Aug 28, 2023 - Health

Americans invested in their mental health during the pandemic

Photo illustration of two hands reaching out to each other, with abstract shapes and old telephones.

Illustration: Allie Carl/Axios

American spending on mental health with private insurance surged during the pandemic, according to a new study published in the scientific journal JAMA Health Forum.

Why it matters: Spending on mental health has continued to rise, even after the popularity of telehealth platforms plateaued — an increase in demand that correlates to a growing mental health crisis.

  • But researchers worry that telehealth could be covered less in the future: "Insurers may look for ways to curb costs and that could mean less flexibility about using telehealth for mental health services," wrote Jonathan Cantor, lead author of the study.

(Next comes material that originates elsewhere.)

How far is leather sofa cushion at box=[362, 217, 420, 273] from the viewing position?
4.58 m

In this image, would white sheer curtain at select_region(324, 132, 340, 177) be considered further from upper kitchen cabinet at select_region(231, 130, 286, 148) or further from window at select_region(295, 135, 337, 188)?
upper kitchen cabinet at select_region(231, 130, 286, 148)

Driving the news: Diagnosis codes for anxiety disorders, major depressive disorder, bipolar disorder, schizophrenia, and post-traumatic stress disorder were reviewed from claims from about 7 million adults from January 2019 to August 2022 by the Rand Corporation and Castlight Health researchers.

Of note: Researchers were unable to distinguish new patients, who sought mental health services during the pandemic, from those who were previously receiving care.

  • Therapy patterns, care needs and spending may differ for people who do not have employer-based private insurance, which the study focused on.

What they found: The findings concluded that treatment across the board — in person and online — increased during the pandemic. Spending on mental health services jumped 53% from March 2020 to August 2022.

  • Mental health services use increased 22% from March to December 2020, the acute phase of the pandemic. By August 2022, mental health service use was 39% higher than before the pandemic.
  • By August 2022, in-person mental health services (rather than telehealth) returned to 80% of pre-pandemic levels.
  • Spending pre-pandemic was about $2.3 million per 10,000 beneficiaries per month. It increased to about $3.5 million after the acute period of the pandemic.

What's next: Researchers said it's unclear if mental health services will continue to stay at higher rates than pre-pandemic or eventually drop.

  • "If this increased utilization affects spending, insurers may begin rejecting the new status quo," according to the study.
  • "The demand for mental health services further underscores the critical need to integrate behavioral health services into primary care," wrote Dena Bravata, a co-author of the study and researcher.

Yes, but: Patients with unmet mental health needs could increase costs for insurers in a different way, the New York Times reports.

  • They are less likely to take medications and more likely to go to emergency rooms.
  • Telehealth also makes mental health care more accessible.